■ **Task prompt**
Can you extract the passage of the John Taylor excerpt starting at "Ask students to" and ending at "the true Church.", copying it word for word?

Ask students to share how they or their family was introduced to the gospel. Explain that John Taylor was 16 years old when he left the Church of England and joined the Methodist Church. In 1830 the family of James and Agnes Taylor moved to Toronto, Canada, while John Taylor remained in Great Britain to settle family affairs. He rejoined the family in 1832. Upon his arrival in Canada, John Taylor met and married Leonora Cannon and continued activity with the Methodists. They and a number of people in Toronto studied the New Testament to identify more fully the characteristics of the ancient Church. In time, they concluded that all churches fell short of the true Church, but they recognized that they did not have authority to restore the true Church.
In the spring of 1836, Elder Parley P. Pratt, a member of the Quorum of the Twelve Apostles, went to Toronto to preach the gospel. When Elder Pratt first visited John Taylor, he found him polite but uninterested. Throughout the city, ministers and city officials rejected Elder Pratt’s requests for a place to preach. After some time, with no apparent hope of success, he decided to leave Toronto and stopped at the Taylor home to say farewell. At that time, John Taylor’s neighbor felt impressed to offer to feed and house Elder Pratt and allow him to hold meetings. Elder Pratt accepted the offer and soon began to preach to John Taylor and the friends with whom he had been studying the Bible.
The group was delighted with Elder Pratt’s teachings regarding faith, repentance, baptism, the gift of the Holy Ghost, and many other concepts with which they were familiar. However, when he spoke of Joseph Smith and the Book of Mormon, many in the group refused to investigate further.
Share the following statement of John Taylor to the group:
“We are here, ostensibly in search of truth. Hitherto we have fully investigated other creeds and doctrines and proven them false. Why should we fear to investigate Mormonism? This gentleman, Mr. Pratt, has brought to us many doctrines that correspond with our own views. We have endured a great deal and made many sacrifices for our religious convictions. We have prayed to God to send us a messenger, if He has a true Church on earth. Mr. Pratt has come to us under circumstances that are peculiar; and there is one thing that commends him to our consideration; he has come amongst us without purse or scrip, as the ancient apostles traveled; and none of us are able to refute his doctrine by scripture or logic. I desire to investigate his doctrines and claims to authority, and shall be very glad if some of my friends will unite with me in this investigation. But if no one will unite with me, be assured I shall make the investigation alone. If I find his religion true, I shall accept it, no matter what the consequences may be; and if false, then I shall expose it” (in Roberts, Life of John Taylor, 37–38).

Scraped caption text data:
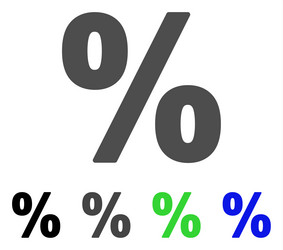 Similar image 13253810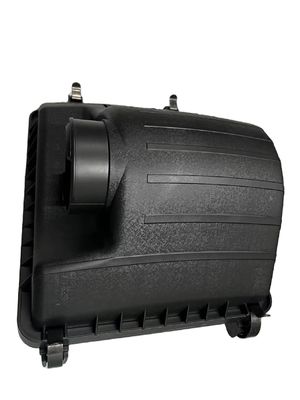 2010-2015 OEM 28110-3R500 커버 및 스탬핑 기술로 자동차 공기 필터 조립 장치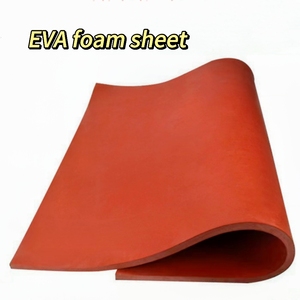Hoja de espuma <span class=keywords><strong>EVA</strong></span> personalizada, bloque de rollo e inserto, <span class=keywords><strong>suelo</strong></span> de <span class=keywords><strong>goma</strong></span> duradero <span class=keywords><strong>para</strong></span> <span class=keywords><strong>barcos</strong></span>, objetivos de Tiro con Arco Más - Product Image 2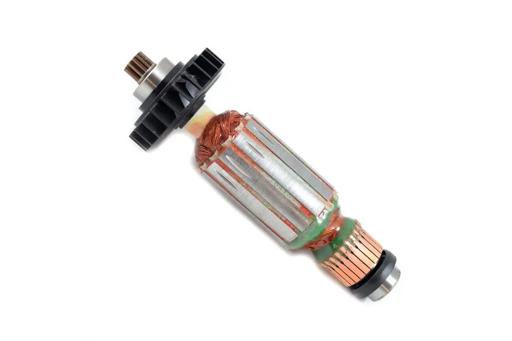 Walter Surface Technologies - WST48L575 - 48L575
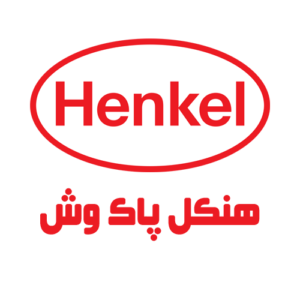 henkel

■ **Output of the task**
Ask students to share how they or their family was introduced to the gospel. Explain that John Taylor was 16 years old when he left the Church of England and joined the Methodist Church. In 1830 the family of James and Agnes Taylor moved to Toronto, Canada, while John Taylor remained in Great Britain to settle family affairs. He rejoined the family in 1832. Upon his arrival in Canada, John Taylor met and married Leonora Cannon and continued activity with the Methodists. They and a number of people in Toronto studied the New Testament to identify more fully the characteristics of the ancient Church. In time, they concluded that all churches fell short of the true Church, but they recognized that they did not have authority to restore the true Church.